▶ **GOAL OF THE EXERCISE**
Provide only the number of lines in the following data that contain "over".

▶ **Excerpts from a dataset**
>>>

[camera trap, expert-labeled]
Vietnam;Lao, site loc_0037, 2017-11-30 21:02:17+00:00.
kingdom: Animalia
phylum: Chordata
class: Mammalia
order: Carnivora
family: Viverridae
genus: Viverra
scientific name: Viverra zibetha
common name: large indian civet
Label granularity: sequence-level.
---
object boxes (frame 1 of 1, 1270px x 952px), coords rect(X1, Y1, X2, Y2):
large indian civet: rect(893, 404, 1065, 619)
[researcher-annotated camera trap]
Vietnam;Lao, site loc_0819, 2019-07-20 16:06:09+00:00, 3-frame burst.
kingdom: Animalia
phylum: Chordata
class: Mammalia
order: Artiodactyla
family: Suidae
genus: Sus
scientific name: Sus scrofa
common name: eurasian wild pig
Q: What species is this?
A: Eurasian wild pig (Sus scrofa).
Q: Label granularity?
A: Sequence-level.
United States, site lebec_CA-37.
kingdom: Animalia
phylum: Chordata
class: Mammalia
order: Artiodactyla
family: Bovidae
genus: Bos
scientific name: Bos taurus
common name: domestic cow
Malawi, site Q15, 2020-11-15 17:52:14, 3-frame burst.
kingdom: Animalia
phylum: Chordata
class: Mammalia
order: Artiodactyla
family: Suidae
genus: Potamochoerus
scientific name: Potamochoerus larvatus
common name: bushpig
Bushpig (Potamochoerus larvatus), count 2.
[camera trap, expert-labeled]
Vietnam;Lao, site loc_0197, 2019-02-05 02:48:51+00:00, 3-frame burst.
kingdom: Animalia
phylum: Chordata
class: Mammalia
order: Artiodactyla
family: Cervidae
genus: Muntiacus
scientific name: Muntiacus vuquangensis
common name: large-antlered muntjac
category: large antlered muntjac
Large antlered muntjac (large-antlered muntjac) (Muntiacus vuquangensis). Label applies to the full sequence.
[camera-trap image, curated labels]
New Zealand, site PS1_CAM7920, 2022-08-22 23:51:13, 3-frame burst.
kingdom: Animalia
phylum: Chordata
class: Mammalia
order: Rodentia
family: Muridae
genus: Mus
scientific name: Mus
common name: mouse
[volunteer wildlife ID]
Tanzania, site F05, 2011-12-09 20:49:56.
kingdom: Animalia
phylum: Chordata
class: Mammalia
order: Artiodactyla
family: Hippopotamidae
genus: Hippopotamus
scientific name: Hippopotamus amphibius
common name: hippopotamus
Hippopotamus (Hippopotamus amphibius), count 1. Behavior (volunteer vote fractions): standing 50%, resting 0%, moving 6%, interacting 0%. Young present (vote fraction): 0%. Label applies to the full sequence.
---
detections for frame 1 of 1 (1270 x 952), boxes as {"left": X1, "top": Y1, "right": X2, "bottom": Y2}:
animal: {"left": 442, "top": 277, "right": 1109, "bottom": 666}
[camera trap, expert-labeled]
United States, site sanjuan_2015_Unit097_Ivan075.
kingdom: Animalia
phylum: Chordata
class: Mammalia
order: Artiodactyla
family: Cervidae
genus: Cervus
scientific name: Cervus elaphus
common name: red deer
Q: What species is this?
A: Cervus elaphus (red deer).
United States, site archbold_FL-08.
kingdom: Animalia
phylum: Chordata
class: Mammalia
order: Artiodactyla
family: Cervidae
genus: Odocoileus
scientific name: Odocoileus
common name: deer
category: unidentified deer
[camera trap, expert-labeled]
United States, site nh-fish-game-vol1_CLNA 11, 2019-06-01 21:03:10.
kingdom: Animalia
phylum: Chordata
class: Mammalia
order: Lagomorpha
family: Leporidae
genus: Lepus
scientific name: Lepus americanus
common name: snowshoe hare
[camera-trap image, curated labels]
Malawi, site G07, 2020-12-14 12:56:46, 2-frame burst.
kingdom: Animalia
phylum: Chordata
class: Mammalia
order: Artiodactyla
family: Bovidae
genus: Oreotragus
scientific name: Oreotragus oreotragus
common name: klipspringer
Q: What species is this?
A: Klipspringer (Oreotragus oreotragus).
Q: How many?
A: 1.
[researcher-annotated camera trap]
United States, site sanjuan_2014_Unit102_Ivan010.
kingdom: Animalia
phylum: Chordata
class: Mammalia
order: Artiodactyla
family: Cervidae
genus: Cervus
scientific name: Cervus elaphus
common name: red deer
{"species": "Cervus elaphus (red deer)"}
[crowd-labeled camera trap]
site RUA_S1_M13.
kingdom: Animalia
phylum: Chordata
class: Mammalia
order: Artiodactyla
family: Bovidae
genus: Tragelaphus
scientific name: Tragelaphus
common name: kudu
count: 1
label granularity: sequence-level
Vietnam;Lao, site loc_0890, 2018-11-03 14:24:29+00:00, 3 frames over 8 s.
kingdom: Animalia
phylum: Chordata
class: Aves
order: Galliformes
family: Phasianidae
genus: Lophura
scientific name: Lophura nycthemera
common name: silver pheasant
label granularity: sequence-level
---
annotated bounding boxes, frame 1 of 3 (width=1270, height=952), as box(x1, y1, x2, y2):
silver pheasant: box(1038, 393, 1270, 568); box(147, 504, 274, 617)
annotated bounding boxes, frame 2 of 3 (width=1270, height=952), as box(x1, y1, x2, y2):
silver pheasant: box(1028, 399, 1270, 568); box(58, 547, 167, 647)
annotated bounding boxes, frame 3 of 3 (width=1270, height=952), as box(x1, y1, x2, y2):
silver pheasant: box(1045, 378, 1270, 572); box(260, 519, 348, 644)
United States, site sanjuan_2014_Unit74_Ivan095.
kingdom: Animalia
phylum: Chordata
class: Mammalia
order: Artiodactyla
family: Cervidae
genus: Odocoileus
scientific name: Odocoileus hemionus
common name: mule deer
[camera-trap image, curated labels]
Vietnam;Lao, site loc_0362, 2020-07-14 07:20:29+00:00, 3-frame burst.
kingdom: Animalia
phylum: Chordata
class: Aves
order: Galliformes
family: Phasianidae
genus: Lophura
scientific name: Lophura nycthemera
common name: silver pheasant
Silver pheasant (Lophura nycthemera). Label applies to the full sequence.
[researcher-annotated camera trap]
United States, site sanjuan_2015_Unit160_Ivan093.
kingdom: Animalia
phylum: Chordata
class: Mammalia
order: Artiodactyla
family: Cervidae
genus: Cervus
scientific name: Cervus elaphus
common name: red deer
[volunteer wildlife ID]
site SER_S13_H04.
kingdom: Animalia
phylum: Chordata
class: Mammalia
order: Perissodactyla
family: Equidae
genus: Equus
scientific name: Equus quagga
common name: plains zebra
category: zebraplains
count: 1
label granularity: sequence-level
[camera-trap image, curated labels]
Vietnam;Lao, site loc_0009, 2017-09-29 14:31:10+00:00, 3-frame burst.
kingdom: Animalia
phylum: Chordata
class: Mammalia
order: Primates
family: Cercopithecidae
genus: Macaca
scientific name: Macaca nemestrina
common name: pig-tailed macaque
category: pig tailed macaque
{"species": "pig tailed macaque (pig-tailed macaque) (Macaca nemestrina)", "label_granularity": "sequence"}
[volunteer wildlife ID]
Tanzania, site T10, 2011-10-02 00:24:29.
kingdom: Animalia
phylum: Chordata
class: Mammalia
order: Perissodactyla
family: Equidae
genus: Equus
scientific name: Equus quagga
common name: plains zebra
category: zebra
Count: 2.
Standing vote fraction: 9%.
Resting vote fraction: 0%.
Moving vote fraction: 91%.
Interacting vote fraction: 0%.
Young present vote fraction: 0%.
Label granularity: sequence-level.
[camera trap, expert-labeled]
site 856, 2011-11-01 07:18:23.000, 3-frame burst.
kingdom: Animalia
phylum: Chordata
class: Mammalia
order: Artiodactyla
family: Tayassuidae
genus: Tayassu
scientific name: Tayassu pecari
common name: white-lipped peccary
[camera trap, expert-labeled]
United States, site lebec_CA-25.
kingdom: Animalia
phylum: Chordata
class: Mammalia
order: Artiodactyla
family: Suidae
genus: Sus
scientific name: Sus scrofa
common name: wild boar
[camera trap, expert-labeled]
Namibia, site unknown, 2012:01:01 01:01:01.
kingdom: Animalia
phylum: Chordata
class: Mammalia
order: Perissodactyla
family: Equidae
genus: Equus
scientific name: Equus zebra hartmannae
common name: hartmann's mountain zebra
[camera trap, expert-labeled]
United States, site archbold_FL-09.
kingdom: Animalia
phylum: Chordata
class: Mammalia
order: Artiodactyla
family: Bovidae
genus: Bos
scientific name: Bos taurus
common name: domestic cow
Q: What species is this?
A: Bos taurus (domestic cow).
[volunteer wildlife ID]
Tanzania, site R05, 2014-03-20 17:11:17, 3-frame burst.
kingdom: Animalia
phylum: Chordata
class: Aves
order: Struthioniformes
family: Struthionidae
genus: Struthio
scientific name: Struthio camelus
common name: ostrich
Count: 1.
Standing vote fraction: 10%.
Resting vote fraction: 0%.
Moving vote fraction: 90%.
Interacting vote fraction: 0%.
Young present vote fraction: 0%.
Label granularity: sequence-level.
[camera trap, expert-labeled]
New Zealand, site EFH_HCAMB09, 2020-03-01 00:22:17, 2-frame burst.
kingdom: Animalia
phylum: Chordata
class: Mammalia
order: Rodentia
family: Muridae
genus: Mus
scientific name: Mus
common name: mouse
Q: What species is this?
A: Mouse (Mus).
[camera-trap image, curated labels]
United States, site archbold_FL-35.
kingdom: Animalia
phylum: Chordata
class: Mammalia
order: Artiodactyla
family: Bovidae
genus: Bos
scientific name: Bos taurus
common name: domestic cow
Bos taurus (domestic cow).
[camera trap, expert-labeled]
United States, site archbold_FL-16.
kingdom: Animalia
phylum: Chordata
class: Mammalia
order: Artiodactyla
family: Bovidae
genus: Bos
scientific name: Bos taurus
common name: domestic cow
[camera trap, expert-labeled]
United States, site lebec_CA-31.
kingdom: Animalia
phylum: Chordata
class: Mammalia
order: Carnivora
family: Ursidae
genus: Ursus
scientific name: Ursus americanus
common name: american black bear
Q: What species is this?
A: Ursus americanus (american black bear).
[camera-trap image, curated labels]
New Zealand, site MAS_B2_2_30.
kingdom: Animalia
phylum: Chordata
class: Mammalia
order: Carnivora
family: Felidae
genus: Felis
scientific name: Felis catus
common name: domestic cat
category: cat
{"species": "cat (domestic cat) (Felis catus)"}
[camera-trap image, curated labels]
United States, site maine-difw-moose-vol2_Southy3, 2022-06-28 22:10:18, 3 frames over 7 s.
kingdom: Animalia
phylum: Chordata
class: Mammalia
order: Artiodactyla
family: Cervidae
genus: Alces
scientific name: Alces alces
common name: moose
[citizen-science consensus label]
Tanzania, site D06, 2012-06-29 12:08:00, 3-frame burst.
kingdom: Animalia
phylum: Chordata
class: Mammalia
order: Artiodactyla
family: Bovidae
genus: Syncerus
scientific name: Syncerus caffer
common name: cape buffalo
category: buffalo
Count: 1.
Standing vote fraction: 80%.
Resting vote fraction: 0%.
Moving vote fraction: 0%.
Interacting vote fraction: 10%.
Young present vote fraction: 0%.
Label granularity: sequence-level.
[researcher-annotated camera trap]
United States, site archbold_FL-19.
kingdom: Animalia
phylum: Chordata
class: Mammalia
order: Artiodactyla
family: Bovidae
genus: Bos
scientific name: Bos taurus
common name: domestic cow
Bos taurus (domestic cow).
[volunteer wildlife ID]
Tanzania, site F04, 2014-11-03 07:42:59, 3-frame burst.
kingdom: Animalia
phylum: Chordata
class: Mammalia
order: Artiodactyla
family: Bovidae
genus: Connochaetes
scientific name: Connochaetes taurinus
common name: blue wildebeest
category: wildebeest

<<<

▶ **PROBLEM SOLUTION**
2